When fitting LinearRegressionModel without intercept on dataset with constant nonzero column by “l-bfgs” solver, Spark MLlib outputs zero coefficients for constant nonzero columns. This behavior is the same as R glmnet but different from LIBSVM.
More details are available at : http://spark.apache.org/docs/latest/ml-classification-regression.html#linear-regression
Examples¶
Below example is available at : https://spark.apache.org/docs/latest/ml-classification-regression.html#linear-regression
import org.apache.spark.ml.regression.LinearRegression
// Load training data
val training = spark.read.format(“libsvm”)

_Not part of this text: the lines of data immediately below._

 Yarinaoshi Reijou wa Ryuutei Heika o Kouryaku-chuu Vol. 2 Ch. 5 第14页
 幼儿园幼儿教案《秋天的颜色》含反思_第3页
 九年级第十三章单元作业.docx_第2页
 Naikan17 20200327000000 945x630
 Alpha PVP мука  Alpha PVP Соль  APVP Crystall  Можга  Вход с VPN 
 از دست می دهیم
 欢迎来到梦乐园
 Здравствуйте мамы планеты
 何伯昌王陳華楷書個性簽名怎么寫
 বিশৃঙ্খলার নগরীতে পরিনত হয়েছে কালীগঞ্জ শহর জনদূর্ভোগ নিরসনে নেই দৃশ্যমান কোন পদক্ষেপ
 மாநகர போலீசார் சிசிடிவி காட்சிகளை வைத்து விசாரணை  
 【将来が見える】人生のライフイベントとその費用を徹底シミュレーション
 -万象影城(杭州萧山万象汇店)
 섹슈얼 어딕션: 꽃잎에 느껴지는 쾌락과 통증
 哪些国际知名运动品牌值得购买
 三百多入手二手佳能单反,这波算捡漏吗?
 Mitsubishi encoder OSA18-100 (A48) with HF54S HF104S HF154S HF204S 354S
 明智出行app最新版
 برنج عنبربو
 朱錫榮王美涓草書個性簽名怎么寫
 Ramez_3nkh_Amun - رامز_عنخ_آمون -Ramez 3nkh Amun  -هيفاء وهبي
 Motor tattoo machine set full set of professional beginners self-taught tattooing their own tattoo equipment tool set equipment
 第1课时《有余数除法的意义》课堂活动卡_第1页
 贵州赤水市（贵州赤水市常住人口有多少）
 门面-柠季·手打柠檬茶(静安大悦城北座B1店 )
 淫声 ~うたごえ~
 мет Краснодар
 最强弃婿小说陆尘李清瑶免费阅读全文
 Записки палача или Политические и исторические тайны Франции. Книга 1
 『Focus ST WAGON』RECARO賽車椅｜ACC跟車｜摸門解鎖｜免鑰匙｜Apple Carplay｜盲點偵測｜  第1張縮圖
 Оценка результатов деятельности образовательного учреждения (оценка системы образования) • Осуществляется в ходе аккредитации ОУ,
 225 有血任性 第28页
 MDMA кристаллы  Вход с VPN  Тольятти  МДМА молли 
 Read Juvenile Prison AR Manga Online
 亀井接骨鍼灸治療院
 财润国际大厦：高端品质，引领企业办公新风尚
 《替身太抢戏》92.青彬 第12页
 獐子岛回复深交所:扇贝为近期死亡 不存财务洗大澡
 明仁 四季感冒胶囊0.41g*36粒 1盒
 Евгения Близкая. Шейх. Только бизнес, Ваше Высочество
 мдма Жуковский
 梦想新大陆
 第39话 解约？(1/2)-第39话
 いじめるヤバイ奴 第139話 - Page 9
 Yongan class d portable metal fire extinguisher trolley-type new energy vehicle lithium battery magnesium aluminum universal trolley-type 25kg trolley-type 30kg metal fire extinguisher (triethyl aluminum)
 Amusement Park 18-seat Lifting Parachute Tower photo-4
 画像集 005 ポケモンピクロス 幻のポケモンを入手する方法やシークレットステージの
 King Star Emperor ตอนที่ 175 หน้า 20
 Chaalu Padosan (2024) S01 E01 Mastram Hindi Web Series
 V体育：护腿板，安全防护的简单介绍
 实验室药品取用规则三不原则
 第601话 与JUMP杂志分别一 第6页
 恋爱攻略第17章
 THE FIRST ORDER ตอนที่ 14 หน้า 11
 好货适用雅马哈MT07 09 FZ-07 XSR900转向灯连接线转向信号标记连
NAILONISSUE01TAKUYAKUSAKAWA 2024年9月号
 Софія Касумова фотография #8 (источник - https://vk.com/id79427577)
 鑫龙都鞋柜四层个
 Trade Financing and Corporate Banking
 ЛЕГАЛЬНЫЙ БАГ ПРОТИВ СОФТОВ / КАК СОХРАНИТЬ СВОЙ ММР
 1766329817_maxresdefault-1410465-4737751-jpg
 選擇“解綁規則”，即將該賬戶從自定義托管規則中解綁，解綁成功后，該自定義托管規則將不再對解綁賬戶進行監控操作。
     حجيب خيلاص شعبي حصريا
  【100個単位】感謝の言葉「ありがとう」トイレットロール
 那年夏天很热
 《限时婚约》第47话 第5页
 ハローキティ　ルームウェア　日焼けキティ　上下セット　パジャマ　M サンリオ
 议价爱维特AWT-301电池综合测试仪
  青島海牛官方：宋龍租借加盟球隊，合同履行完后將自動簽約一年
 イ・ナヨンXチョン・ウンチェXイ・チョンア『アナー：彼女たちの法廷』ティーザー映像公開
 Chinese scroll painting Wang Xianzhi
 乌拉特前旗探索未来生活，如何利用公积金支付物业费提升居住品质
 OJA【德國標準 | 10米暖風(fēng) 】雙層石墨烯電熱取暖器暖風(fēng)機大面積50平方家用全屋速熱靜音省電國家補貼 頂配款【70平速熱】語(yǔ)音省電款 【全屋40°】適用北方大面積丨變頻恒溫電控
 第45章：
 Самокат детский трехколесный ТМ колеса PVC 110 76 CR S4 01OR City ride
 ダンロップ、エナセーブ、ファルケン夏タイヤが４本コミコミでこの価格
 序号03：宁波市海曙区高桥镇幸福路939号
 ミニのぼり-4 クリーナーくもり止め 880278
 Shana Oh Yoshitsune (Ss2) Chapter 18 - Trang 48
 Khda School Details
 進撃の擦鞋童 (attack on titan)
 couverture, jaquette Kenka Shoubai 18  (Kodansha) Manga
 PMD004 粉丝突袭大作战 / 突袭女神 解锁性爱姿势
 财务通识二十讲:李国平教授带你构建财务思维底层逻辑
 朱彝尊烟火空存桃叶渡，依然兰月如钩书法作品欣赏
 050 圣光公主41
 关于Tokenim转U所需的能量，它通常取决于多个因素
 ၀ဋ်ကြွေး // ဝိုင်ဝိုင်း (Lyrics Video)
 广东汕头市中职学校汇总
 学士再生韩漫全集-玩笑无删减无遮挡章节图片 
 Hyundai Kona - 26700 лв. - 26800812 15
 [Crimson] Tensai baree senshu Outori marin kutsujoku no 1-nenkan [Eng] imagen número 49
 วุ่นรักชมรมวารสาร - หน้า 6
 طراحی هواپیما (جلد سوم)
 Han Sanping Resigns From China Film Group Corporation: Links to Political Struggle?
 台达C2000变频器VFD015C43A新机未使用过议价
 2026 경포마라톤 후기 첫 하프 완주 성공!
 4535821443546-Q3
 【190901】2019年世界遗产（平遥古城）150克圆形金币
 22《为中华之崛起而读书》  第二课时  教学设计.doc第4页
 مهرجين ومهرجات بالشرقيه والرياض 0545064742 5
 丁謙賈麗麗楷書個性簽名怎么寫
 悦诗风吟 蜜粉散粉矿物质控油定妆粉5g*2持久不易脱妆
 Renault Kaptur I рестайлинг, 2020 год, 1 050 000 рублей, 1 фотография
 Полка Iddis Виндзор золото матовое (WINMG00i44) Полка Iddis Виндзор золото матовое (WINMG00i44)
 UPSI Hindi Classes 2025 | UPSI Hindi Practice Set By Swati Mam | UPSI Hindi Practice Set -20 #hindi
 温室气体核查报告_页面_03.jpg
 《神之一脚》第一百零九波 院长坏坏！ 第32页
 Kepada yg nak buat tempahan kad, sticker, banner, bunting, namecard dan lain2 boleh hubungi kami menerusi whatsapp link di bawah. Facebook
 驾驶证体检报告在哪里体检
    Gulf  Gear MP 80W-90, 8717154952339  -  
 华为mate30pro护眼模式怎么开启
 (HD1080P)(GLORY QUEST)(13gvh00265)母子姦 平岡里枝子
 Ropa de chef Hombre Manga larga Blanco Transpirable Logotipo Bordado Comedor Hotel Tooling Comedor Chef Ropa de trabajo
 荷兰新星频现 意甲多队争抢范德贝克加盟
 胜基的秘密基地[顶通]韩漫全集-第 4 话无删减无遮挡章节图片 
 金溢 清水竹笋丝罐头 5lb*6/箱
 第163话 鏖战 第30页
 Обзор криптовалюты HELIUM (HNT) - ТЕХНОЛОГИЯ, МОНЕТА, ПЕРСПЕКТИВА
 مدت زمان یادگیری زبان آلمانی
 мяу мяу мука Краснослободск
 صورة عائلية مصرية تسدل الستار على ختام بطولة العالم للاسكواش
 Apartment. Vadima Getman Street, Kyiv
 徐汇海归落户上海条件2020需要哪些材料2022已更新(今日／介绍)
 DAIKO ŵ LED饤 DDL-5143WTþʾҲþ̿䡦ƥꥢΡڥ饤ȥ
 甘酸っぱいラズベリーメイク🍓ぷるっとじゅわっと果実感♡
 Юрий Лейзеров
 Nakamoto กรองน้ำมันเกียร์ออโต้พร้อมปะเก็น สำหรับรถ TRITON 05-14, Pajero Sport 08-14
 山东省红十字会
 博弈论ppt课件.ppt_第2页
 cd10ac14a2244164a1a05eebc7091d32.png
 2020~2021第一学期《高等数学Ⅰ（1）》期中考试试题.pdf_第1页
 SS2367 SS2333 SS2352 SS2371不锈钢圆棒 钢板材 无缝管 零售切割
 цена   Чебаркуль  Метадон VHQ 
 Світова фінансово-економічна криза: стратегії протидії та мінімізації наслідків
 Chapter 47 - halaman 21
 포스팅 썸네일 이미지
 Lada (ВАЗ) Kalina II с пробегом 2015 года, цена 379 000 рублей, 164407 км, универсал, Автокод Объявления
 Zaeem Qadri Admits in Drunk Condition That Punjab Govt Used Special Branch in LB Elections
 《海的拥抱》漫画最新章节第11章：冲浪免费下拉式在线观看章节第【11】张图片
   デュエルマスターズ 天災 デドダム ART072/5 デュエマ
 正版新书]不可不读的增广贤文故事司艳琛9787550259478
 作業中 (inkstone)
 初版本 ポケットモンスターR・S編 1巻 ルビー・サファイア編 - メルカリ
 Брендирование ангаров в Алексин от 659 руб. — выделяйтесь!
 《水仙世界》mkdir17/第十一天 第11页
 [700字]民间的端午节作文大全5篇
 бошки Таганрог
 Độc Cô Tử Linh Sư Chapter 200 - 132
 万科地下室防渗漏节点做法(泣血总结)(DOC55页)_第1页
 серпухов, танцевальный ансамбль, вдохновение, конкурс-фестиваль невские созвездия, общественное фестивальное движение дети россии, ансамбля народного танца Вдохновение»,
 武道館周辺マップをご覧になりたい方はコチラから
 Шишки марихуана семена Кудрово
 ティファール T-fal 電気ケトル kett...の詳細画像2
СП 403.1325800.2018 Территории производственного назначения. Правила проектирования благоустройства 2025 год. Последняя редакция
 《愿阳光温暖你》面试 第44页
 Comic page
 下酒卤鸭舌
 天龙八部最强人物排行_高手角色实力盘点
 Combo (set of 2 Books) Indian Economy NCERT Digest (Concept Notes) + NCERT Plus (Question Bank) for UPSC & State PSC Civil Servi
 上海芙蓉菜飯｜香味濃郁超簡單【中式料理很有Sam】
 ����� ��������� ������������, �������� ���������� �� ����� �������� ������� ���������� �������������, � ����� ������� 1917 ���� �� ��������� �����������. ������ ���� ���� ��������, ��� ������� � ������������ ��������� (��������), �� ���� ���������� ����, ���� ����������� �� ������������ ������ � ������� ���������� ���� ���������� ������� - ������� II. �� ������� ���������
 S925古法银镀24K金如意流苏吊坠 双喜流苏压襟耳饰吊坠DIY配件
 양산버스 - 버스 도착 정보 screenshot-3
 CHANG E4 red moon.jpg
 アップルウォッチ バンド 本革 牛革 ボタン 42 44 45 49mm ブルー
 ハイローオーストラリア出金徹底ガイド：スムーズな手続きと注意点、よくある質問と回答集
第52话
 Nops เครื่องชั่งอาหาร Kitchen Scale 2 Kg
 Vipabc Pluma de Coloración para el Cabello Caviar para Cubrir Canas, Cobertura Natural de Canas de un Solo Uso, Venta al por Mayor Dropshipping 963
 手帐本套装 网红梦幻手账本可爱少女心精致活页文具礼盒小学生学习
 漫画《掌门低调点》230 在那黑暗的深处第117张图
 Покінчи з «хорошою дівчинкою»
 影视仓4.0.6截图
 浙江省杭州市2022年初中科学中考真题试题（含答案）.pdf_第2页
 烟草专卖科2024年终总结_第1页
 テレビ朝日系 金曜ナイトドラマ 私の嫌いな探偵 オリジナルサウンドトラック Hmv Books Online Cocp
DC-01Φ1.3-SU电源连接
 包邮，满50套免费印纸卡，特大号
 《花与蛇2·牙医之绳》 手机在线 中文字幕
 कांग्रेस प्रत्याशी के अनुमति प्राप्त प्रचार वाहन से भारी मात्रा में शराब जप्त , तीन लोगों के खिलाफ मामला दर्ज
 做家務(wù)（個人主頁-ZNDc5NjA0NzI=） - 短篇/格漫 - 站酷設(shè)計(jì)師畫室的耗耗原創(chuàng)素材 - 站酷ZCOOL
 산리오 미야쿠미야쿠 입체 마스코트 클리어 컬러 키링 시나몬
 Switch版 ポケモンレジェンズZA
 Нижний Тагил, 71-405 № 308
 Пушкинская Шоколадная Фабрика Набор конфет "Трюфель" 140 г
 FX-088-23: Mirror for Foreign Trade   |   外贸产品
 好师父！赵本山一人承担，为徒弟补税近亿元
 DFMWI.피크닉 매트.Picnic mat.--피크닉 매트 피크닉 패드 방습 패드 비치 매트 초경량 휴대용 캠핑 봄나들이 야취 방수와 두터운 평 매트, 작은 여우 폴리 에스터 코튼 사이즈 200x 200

.load(“data/mllib/sample_linear_regression_data.txt”)
val lr = new LinearRegression()
.setMaxIter(10)
.setRegParam(0.3)
.setElasticNetParam(0.8)
// Fit the model
val lrModel = lr.fit(training)
// Print the coefficients and intercept for linear regression
println(s”Coefficients: ${lrModel.coefficients} Intercept: ${lrModel.intercept}”)
// Summarize the model over the training set and print out some metrics
val trainingSummary = lrModel.summary
println(s”numIterations: ${trainingSummary.totalIterations}”)
println(s”objectiveHistory: [${trainingSummary.objectiveHistory.mkString(“,”)}]”)
trainingSummary.residuals.show()
println(s”RMSE: ${trainingSummary.rootMeanSquaredError}”)
println(s”r2: ${trainingSummary.r2}”)